* **WRITTEN EXERCISE**: Copy out the entries below word for word, starting with the line that contains "Between point (277, 203)" and ending with the line that contains "5.21 meters", both lines included. Reproduce only that span.
[START OF INFORMATION SUPPLIED]
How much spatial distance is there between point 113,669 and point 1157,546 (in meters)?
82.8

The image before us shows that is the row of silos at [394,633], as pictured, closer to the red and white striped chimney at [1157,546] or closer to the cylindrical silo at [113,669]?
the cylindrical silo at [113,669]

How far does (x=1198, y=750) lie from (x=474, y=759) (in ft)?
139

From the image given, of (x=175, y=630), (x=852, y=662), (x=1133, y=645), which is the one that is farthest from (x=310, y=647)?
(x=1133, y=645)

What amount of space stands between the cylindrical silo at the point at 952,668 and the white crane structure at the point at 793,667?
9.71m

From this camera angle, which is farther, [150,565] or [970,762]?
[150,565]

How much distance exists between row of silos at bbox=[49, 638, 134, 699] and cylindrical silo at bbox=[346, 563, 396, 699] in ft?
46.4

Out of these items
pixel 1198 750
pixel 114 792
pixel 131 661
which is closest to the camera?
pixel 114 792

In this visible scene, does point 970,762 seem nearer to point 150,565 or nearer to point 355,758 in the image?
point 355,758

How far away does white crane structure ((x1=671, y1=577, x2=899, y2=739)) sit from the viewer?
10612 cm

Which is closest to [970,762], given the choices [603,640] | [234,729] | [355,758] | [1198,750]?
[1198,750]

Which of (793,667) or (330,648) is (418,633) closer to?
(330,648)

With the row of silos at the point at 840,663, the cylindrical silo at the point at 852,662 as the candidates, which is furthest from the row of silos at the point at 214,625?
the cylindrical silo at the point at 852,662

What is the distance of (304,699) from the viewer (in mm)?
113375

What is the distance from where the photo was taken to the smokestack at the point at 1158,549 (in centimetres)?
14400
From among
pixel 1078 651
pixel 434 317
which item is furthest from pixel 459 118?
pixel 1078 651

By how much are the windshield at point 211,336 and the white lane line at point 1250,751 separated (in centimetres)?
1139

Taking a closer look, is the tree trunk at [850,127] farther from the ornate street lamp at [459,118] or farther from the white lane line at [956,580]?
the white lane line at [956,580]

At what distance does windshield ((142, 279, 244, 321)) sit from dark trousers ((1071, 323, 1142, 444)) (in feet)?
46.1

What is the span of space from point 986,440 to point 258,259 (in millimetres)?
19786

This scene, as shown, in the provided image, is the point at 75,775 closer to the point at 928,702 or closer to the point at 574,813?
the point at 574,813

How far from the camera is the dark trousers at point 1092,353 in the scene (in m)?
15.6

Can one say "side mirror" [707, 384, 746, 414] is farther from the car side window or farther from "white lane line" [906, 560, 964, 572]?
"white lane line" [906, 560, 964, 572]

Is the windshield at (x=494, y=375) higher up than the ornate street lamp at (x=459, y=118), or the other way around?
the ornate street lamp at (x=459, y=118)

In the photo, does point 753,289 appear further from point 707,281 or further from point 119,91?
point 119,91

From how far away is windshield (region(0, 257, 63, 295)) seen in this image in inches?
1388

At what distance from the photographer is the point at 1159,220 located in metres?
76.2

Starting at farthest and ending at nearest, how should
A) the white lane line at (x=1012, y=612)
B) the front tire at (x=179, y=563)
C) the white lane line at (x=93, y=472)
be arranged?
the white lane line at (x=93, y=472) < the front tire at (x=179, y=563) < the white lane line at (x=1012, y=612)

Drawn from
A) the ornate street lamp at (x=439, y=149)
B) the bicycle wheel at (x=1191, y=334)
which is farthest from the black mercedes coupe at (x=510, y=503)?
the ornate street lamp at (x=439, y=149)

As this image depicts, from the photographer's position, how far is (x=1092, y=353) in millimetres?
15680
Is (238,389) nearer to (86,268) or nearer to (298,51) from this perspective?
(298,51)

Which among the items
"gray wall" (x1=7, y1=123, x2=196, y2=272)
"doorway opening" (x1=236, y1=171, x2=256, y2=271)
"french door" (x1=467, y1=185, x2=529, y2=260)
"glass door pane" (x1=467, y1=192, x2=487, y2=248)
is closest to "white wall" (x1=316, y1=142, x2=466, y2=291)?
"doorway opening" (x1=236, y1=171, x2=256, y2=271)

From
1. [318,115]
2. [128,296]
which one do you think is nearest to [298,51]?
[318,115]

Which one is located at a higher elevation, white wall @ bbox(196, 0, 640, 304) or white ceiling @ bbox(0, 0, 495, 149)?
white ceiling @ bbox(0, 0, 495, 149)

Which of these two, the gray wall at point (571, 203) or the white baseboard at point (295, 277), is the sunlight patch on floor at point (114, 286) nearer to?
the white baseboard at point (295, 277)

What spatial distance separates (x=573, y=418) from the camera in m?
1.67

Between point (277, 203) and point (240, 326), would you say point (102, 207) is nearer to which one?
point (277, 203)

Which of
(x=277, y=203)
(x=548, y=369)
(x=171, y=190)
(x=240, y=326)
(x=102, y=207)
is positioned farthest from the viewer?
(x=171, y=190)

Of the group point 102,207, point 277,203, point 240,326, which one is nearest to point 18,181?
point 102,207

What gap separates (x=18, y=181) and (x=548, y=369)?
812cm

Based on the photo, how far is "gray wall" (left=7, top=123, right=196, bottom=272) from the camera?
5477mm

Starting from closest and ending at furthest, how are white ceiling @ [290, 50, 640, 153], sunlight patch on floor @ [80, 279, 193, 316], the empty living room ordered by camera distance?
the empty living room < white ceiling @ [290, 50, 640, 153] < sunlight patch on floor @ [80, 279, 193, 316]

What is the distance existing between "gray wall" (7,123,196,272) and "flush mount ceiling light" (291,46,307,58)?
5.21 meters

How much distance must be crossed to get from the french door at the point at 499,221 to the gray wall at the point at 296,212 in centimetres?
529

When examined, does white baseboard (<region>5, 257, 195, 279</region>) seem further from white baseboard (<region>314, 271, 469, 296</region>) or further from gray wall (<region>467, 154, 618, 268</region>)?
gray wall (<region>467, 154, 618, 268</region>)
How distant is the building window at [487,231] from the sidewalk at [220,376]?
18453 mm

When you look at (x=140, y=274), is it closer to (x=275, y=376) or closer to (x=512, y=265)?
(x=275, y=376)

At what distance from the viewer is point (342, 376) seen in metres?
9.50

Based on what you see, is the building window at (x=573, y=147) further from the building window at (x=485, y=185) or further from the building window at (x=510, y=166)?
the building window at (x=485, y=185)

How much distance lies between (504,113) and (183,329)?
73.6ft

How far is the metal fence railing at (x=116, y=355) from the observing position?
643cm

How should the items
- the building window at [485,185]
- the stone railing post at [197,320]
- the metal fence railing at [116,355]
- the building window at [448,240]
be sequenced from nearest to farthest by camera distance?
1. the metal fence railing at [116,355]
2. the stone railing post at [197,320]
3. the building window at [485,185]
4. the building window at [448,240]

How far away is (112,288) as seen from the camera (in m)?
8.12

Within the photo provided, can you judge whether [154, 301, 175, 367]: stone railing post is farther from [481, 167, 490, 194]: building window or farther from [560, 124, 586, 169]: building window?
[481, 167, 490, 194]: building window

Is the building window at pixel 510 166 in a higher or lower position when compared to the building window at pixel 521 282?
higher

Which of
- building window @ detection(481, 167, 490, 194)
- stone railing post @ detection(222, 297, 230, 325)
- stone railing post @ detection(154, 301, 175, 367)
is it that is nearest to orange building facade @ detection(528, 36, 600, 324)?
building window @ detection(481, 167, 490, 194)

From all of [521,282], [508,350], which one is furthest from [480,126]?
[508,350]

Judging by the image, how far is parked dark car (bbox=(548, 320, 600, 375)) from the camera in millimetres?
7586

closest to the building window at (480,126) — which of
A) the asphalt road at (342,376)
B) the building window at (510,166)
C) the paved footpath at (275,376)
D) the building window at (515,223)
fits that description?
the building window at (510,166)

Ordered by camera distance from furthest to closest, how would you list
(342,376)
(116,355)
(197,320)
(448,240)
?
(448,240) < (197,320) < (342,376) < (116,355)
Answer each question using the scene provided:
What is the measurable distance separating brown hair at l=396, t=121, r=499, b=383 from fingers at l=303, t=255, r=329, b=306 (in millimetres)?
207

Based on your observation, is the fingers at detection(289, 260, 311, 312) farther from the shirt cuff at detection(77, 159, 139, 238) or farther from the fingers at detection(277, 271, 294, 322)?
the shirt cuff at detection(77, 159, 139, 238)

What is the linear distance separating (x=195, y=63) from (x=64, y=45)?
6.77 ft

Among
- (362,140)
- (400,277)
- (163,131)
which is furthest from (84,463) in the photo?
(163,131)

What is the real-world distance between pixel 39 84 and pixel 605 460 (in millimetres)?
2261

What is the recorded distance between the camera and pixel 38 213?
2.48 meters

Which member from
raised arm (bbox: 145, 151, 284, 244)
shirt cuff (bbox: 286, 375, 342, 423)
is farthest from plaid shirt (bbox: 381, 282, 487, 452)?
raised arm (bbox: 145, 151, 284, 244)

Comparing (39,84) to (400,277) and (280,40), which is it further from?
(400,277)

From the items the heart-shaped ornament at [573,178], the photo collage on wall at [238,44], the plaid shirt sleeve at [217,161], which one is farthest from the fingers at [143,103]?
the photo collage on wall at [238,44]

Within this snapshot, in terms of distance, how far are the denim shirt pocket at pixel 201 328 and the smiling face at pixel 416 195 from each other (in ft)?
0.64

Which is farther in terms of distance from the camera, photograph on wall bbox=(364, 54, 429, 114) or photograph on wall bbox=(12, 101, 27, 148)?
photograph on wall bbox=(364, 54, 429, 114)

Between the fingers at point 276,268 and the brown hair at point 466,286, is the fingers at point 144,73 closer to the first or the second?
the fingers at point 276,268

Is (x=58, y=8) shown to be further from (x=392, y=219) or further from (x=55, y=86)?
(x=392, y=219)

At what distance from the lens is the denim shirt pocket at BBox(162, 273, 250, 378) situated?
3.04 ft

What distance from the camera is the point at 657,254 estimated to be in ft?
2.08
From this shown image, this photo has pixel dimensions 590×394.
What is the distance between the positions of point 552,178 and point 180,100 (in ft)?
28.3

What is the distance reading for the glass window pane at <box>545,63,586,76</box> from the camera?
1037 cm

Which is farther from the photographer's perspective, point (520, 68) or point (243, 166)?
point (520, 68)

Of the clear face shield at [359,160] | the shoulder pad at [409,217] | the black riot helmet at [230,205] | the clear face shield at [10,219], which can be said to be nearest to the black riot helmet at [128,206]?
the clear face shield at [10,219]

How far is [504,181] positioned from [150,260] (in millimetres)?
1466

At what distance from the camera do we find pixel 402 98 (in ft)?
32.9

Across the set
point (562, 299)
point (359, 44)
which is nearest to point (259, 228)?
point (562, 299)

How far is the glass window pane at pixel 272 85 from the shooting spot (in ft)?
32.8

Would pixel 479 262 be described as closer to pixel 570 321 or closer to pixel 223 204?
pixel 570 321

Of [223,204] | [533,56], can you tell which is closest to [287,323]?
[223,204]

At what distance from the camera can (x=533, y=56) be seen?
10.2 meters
[END OF INFORMATION SUPPLIED]
* **PROBLEM SOLUTION**:
Between point (277, 203) and point (240, 326), would you say point (102, 207) is nearer to which one?
point (277, 203)

Which of
(x=277, y=203)
(x=548, y=369)
(x=171, y=190)
(x=240, y=326)
(x=102, y=207)
is positioned farthest from the viewer?
(x=171, y=190)

Of the group point 102,207, point 277,203, point 240,326, which one is nearest to point 18,181?
point 102,207

What gap separates (x=18, y=181) and (x=548, y=369)?
812cm

Based on the photo, how far is "gray wall" (left=7, top=123, right=196, bottom=272) from the camera?
5477mm

Starting from closest and ending at furthest, how are white ceiling @ [290, 50, 640, 153], sunlight patch on floor @ [80, 279, 193, 316], the empty living room ordered by camera distance?
the empty living room < white ceiling @ [290, 50, 640, 153] < sunlight patch on floor @ [80, 279, 193, 316]

What is the distance existing between "gray wall" (7,123,196,272) and "flush mount ceiling light" (291,46,307,58)?
5.21 meters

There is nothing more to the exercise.